» **Material for this task**
····················
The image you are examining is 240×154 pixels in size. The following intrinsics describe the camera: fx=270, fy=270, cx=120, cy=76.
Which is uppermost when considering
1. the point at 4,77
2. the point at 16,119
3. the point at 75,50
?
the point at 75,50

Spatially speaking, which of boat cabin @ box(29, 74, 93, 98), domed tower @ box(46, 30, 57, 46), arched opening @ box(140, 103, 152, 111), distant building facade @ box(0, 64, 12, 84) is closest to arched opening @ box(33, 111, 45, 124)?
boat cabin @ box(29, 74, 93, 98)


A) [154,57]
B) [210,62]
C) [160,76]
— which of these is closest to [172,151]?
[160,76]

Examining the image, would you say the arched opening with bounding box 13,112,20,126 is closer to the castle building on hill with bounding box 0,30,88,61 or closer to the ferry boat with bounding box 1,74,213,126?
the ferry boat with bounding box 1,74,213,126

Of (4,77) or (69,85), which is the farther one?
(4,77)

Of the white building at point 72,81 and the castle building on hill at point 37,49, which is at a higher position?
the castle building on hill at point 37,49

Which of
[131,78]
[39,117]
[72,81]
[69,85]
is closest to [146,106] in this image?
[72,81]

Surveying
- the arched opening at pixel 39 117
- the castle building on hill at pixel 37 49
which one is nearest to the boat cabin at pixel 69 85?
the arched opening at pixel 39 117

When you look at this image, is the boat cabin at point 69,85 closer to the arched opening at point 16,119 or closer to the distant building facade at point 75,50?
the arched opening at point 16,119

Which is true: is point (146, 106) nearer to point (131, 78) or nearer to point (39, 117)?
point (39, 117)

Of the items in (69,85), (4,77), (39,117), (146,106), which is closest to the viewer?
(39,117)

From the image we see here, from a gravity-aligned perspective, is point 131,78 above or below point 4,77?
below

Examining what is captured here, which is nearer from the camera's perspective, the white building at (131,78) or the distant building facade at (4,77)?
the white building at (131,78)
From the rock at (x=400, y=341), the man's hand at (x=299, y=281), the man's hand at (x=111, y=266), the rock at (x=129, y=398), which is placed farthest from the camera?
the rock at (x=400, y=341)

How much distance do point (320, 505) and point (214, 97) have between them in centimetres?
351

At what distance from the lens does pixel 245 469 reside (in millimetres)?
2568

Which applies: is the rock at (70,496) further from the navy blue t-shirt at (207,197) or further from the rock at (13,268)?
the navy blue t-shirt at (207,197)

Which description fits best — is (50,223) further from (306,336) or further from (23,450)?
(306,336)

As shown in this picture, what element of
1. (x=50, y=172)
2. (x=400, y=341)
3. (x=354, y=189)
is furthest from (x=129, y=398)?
····················
» **Problem description**
Reproduce the records unchanged, starting at the line that contains "Which applies: is" and ending at the last line of the records, including both.

» **Solved exercise**
Which applies: is the rock at (70,496) further from the navy blue t-shirt at (207,197) or further from the rock at (13,268)?
the navy blue t-shirt at (207,197)

Which description fits best — is (50,223) further from (306,336) or further from (23,450)?
(306,336)

As shown in this picture, what element of
1. (x=50, y=172)
2. (x=400, y=341)
3. (x=354, y=189)
is furthest from (x=129, y=398)?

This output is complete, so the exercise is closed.